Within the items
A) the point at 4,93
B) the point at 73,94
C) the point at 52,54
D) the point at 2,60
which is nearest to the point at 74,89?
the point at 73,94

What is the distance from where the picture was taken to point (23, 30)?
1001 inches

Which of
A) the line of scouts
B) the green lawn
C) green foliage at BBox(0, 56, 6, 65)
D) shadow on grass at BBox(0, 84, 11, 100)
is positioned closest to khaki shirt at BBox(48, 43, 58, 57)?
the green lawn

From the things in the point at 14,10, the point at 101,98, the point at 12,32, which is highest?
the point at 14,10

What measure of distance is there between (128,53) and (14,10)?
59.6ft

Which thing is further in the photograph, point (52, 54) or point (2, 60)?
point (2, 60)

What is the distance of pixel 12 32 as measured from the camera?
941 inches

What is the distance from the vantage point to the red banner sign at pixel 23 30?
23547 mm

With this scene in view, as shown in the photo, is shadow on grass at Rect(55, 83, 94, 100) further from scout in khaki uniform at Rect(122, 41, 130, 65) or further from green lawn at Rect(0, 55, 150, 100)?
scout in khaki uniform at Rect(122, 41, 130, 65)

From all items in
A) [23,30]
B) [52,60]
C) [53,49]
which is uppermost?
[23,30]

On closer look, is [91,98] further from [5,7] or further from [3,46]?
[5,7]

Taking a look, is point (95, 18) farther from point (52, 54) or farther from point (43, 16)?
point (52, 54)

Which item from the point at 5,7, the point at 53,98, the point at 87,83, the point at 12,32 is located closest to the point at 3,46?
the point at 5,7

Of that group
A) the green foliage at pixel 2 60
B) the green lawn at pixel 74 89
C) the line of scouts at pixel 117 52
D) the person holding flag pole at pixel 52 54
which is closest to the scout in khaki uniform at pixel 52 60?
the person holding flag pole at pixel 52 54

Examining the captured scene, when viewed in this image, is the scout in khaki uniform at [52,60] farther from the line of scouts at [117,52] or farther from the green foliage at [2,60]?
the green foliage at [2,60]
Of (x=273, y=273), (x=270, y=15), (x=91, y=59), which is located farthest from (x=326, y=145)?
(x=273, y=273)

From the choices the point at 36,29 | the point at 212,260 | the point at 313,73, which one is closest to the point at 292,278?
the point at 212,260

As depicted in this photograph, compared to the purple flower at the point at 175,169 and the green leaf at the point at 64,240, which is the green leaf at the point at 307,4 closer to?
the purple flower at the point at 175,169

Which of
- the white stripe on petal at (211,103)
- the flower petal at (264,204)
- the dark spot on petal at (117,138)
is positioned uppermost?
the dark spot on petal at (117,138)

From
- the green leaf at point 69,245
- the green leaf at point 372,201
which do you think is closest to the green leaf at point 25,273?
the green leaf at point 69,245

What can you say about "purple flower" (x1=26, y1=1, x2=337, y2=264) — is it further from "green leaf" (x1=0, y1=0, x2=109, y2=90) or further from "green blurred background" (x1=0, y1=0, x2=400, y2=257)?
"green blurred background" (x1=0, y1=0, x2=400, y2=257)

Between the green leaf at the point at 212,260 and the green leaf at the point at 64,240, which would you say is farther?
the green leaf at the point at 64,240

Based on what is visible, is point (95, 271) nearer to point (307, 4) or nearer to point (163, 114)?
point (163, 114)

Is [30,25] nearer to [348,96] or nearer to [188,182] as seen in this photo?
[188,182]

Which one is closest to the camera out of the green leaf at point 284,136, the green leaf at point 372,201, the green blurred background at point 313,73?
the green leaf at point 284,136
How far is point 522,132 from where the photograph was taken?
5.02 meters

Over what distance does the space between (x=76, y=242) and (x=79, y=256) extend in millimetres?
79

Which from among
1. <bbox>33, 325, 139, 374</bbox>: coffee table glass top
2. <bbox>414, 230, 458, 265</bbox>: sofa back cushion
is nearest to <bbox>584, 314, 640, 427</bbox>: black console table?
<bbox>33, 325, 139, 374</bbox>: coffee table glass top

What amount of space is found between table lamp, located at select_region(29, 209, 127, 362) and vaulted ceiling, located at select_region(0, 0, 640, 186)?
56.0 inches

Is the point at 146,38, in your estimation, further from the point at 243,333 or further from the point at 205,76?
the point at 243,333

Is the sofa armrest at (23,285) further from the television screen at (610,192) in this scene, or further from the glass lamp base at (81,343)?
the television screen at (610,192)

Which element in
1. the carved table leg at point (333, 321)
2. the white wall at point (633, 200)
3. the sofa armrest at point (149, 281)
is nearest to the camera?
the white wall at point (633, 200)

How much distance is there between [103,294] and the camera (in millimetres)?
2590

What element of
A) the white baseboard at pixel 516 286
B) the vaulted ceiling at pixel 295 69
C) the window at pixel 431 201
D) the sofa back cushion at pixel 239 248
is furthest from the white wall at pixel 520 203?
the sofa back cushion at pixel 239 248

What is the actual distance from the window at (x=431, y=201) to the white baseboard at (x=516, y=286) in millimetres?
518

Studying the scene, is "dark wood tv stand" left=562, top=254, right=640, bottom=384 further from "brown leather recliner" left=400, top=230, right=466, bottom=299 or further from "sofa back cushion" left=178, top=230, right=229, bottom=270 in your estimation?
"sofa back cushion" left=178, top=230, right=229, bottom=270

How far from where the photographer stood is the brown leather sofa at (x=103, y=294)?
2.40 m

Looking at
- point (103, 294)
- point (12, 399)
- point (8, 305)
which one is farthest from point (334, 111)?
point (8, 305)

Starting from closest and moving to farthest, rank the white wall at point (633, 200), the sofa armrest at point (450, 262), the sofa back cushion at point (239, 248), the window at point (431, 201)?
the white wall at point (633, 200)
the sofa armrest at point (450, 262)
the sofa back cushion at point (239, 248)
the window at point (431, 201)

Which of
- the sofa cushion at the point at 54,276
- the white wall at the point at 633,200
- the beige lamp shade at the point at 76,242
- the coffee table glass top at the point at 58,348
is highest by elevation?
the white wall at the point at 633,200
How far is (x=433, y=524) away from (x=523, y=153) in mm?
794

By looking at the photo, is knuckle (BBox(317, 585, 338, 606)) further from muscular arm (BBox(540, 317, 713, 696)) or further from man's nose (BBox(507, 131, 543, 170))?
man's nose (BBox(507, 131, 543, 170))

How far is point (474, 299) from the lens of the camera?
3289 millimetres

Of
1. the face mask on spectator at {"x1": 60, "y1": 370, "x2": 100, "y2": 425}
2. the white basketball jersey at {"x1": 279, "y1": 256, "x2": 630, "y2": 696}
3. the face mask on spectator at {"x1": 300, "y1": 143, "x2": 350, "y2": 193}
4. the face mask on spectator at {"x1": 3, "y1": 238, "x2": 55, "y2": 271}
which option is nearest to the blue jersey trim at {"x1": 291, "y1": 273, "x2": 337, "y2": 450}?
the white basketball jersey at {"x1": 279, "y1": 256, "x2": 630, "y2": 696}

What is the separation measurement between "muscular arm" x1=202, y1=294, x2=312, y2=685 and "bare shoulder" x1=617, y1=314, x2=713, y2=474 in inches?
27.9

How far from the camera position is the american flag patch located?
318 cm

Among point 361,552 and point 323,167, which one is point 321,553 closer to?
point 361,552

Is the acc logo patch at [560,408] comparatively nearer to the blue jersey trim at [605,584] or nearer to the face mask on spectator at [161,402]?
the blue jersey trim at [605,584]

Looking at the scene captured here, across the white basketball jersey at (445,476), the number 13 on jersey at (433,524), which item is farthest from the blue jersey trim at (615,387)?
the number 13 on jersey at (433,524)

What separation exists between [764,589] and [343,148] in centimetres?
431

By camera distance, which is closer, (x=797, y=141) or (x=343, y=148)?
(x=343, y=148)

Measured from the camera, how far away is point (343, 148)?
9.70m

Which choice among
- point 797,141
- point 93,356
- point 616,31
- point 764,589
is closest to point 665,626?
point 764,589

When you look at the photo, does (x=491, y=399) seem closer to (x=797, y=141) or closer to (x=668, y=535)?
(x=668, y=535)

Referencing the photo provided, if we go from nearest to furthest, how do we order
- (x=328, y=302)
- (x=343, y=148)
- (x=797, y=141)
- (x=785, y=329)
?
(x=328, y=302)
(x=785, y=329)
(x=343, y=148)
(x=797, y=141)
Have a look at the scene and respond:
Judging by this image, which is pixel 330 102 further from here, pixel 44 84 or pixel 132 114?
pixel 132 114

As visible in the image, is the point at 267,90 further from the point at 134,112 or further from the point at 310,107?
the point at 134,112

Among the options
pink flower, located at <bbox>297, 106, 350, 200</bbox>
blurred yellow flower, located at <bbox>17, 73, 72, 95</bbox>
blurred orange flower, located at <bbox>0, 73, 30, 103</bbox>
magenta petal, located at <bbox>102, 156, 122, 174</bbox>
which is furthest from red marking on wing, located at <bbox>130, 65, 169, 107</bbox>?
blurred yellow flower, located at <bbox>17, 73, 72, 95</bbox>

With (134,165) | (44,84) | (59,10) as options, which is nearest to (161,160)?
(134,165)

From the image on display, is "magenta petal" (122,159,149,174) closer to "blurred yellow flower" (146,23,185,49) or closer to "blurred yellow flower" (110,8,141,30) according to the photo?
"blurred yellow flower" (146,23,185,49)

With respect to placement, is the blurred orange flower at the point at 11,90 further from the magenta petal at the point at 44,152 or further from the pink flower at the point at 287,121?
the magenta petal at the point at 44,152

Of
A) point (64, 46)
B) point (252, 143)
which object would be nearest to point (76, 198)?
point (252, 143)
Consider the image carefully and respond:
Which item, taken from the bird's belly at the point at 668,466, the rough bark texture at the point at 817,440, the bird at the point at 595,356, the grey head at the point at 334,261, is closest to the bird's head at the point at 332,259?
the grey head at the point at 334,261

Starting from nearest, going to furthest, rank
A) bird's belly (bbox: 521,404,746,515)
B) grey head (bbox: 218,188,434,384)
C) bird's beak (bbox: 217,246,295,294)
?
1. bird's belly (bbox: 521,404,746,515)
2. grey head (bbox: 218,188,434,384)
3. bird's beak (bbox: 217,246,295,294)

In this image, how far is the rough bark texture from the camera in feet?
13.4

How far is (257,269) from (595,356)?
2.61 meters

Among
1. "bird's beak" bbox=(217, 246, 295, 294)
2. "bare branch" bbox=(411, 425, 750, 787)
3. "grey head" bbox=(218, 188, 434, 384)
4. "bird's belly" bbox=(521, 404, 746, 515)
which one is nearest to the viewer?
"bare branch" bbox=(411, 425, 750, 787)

*EXERCISE DIRECTIONS*
Set down only these lines, exactly: the line containing "Starting from nearest, going" and each line after it, through the end of the listing.

*FINAL RESULT*
Starting from nearest, going to furthest, rank
A) bird's belly (bbox: 521,404,746,515)
B) grey head (bbox: 218,188,434,384)
C) bird's beak (bbox: 217,246,295,294)
?
1. bird's belly (bbox: 521,404,746,515)
2. grey head (bbox: 218,188,434,384)
3. bird's beak (bbox: 217,246,295,294)

In this image, how far is the rough bark texture from the camera in feet?
13.4

How far is (257,269) from (595,356)?
2.61 meters

Among
1. "bird's beak" bbox=(217, 246, 295, 294)
2. "bare branch" bbox=(411, 425, 750, 787)
3. "grey head" bbox=(218, 188, 434, 384)
4. "bird's belly" bbox=(521, 404, 746, 515)
which one is nearest to the viewer?
"bare branch" bbox=(411, 425, 750, 787)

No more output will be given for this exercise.